Article -
A team led by materials science professor Yi Cui, incorporated single-walled carbon nanotubes into textiles using a technique usually used for dyeing. To create the nanotube dye, carbon nanotubes are dispersed in water with sodium dodecylbenzenesulphonate as a surfactant. The fabric sample is dipped into this mixture before being dried at 120°C for ten minutes.

This treatment gives the fabric a conductivity of 5 S/cm. Simple mechanical pressing of the fabric increases this to 125 S/cm, creating a highly-conductive material. Conductivity can be increased still further by increasing the number of dipping and drying cycles. Stretching the fabric also increases the conductance, which the researchers believe is due to better mechanical contacts between the fibres within the fabric.

Crucially, the fabric retains its texture and structure following treatment. The nanotubes bond easily to the fabric due to strong van der Waals forces and hydrogen bonding, and their flexibility means they can conform to the shape of the fabric fibres. Cotton samples washed in water and wrung out show no decrease in conductivity, with no carbon nanotubes present in the water. This demonstrable high adhesion is vital for high-speed roll-to-roll production processes, and to ensure to stability of energy storage.

Cotton proved to be around 2–3 times better than man-made fibres for energy storage as the porous nature of cotton fibres allows for better ion transport to the nanotubes, which act as the supercapacitor. Such fabric supercapacitors show very good cycling stability. 130,000 cycles caused only 2% variation in capacitance. The capacitance can be increased by electrodepositing pseudocapacitors, such as manganese oxide and ruthenium oxide, onto the carbon nanotubes. Again, the porous structure of cotton facilitates this.

“We are always interested in combining high-tech nanotechnology with low-tech industry, which motivates us to develop textile and paper batteries. Textile energy storage devices can be used for wearable electronics,” Cui tells tce. “The next step will be demonstrating how to integrate these devices into real clothes.”

The research was published in Nano Letters (doi: 10.1021/nl903949m).

Set tasks -
[A] According to the article on nanotube-treated fabric, at what temperature and for how long is the dipped fabric sample dried?
[B] List every method that the article on nanotube-treated fabric gives for raising the fabric's conductivity.
[C] Write out the passage of the article on nanotube-treated fabric that opens with the words "This treatment gives" and closes with "within the fabric.".
The lines that come next are separate material, unconnected to the article on nanotube-treated fabric.

Data -
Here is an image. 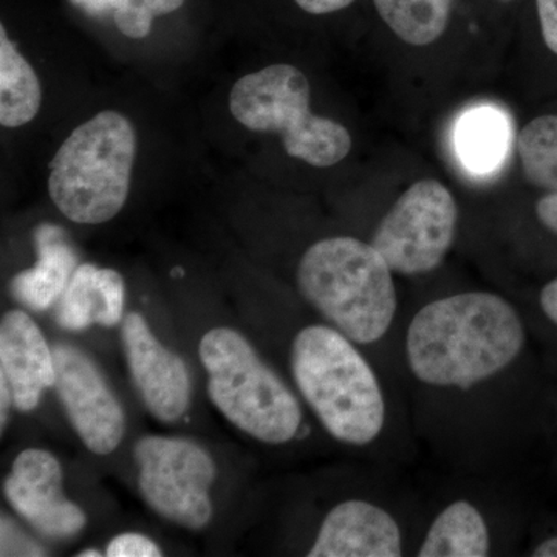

Exercise solutions -
[A] At 120°C for ten minutes.

[B]
- Mechanical pressing of the fabric
- Increasing the number of dipping and drying cycles
- Stretching the fabric

[C]
This treatment gives the fabric a conductivity of 5 S/cm. Simple mechanical pressing of the fabric increases this to 125 S/cm, creating a highly-conductive material. Conductivity can be increased still further by increasing the number of dipping and drying cycles. Stretching the fabric also increases the conductance, which the researchers believe is due to better mechanical contacts between the fibres within the fabric.